We are going to have some situations likely when the Cape, where patients are coming and dying in the casualty because they won’t have a bed. Some of these field hospitals that have opened are hopefully going to help, but as you know, there was a problem with oxygen and things like that. The private sector is trying to do a lot of home care, but in the state sector we only have one or two field hospitals, so we are concerned about that.

You mentioned dexamethasone is that plentiful, is that freely available?

Yeah, that’s great. It’s quite cheap and there’s quite a lot of it. We’ve been using it in ICU for a very long time for many, many diseases. We’re quite comfortable with dexamethasone.

Have there been any other developments that have helped you? Any other drugs, perhaps any other kinds of treatments?

There’s ongoing research all the time, there are lots of anti-inflammatory drugs that are being used. There are a lot of rheumatological drugs that are being used, drugs that get used for autoimmune diseases. There are lots of drugs that are being tested and it appears that there are some breakthroughs.

Problems with a load of those drugs are that they’re very expensive and we don’t have lots of that. In South Africa, we do a Section 21, which is a lot of motivation and some medical aids are paying, some aren’t. The state sector is getting as a trial use but we’re saving that for the really sick patients. Those patients that are in ICU, those that are not responding to the dexamethasone, are then put onto those drugs.

You mentioned earlier that some people are perhaps going to die when they’re waiting in casualty. Why would that be, would it be because they’re too far gone, they come too late or there’s just no other way of treating them?

That has happened in some parts of the country and it can be numerous things. Sometimes it can be because there aren’t ICU beds, but some in many places, especially in the state sector they often come too late.
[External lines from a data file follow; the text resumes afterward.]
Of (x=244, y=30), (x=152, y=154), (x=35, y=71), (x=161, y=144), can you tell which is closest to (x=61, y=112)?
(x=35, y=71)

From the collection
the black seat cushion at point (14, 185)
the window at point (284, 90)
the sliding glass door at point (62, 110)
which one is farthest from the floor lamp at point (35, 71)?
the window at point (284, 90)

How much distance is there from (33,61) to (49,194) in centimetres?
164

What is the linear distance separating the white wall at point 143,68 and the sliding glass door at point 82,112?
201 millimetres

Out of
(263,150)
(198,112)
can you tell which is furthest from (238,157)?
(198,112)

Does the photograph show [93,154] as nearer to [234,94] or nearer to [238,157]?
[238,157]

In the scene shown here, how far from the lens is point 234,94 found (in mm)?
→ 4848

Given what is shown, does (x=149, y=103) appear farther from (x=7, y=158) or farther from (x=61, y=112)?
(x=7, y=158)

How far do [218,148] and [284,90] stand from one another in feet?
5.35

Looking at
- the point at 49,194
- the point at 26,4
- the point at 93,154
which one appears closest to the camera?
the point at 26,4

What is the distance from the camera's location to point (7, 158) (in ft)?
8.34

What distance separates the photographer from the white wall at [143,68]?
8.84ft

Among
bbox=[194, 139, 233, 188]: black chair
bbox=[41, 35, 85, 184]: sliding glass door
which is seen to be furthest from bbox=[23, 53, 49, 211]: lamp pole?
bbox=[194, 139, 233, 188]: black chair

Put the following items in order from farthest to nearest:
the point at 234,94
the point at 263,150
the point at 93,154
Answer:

There are also a small proportion of patients that get sick immediately and get really sick very, very quickly.

A lot of patients will get almost flu-like symptoms or myalgia or fevers or a whole lot of symptoms that take a couple of days. Then you get a small proportion of patients who get very sick, very quickly, and in a day can go from just a sore throat to gasping for air.

There is a small proportion of those and with that kind of thing, you need to be very quick to put them onto a ventilator and hopefully get a bed somewhere. Where we’re going to run into problems is there’s going to be more from not having beds available, then patients coming too late in toΒ  hospital.
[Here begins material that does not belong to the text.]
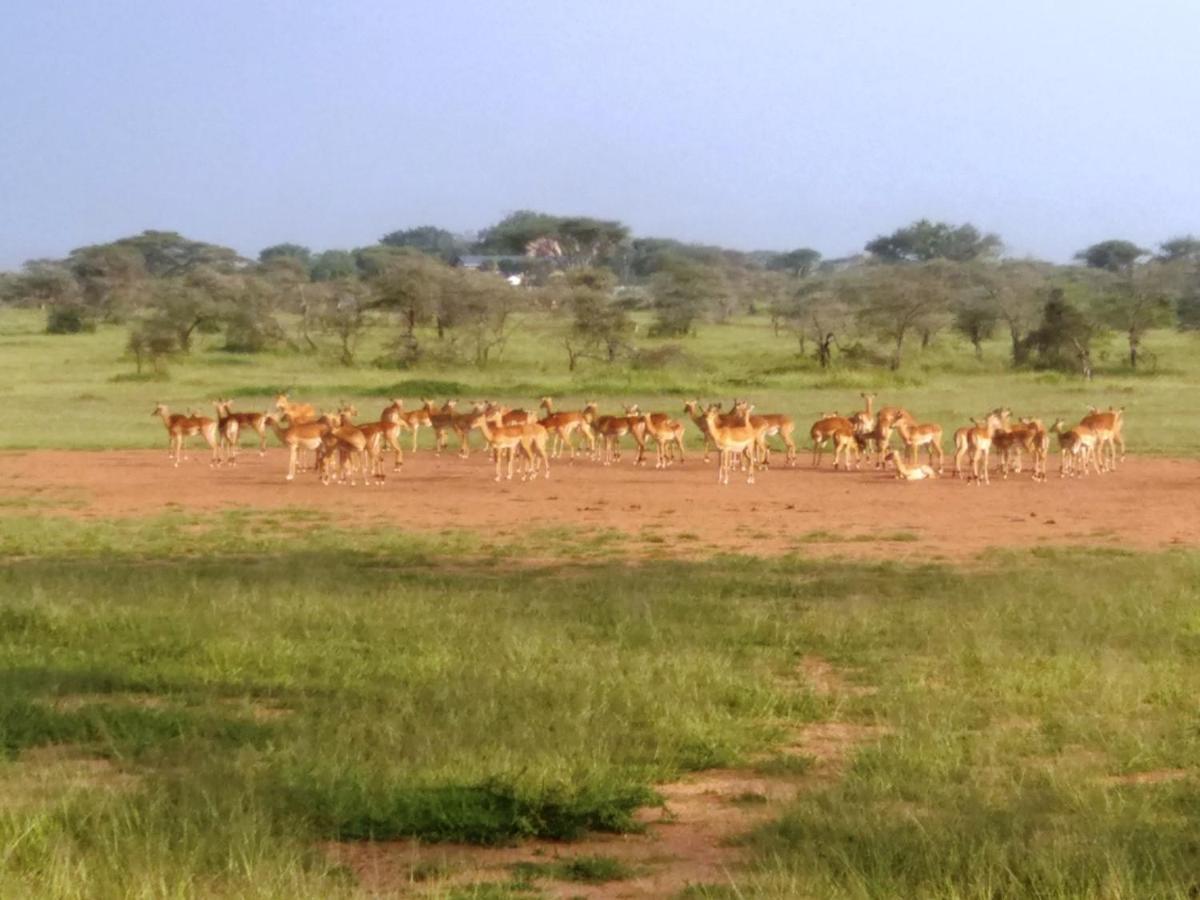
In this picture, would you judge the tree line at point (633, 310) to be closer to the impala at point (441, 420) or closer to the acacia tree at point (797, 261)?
the impala at point (441, 420)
Those who have died, is it primarily been people with comorbidities?

Yes. It’s been primarily patients with comorbidities, hypertension, diabetes, obesity. In children, there have been very few deaths and those have been mainly with comorbidities or related to something else andΒ  happened to have Covid. In the adults, there’s definitely comorbidities. There’s a very small proportion of patients that don’t have comorbidities and are getting quite sick in terms of even going to ICU, the 40 to 60 age group, but they’re actually doing okay. The deaths are usually the older and the comorbidities and unfortunately, a lot of the old age homes have been attacked by this virus.

I ask all of the medical professionals this, the banning of alcohol, there are many in the society who are not very happy about it but so far, every person in the medical sector has been celebrating.

Totally. I also like my glass of wine, but I can tell you that it’s opened up beds, which is the big thing. It’s sad to say that a lot of our admissions are related to violence and trauma and assault but those take a huge proportion of beds in the ICU and in the casualty and in the hospitals and also a lot of work for the doctors. It’s already one week in and we’ve seen an improvement again. If we can open up those beds and free those doctors, then, unfortunately, it is the way to go for now.

There are people who say, well, just turn them away if they come to the hospital when they’ve been drinking.

That’s easier said than done. There’s no doctor who can just turn away a patient, they’re in front of you and you are going to do something about it. There’s a lot of assaults and it’s really sad that alcohol does that to us but it’s really freeing up beds and now’s the time when we need that.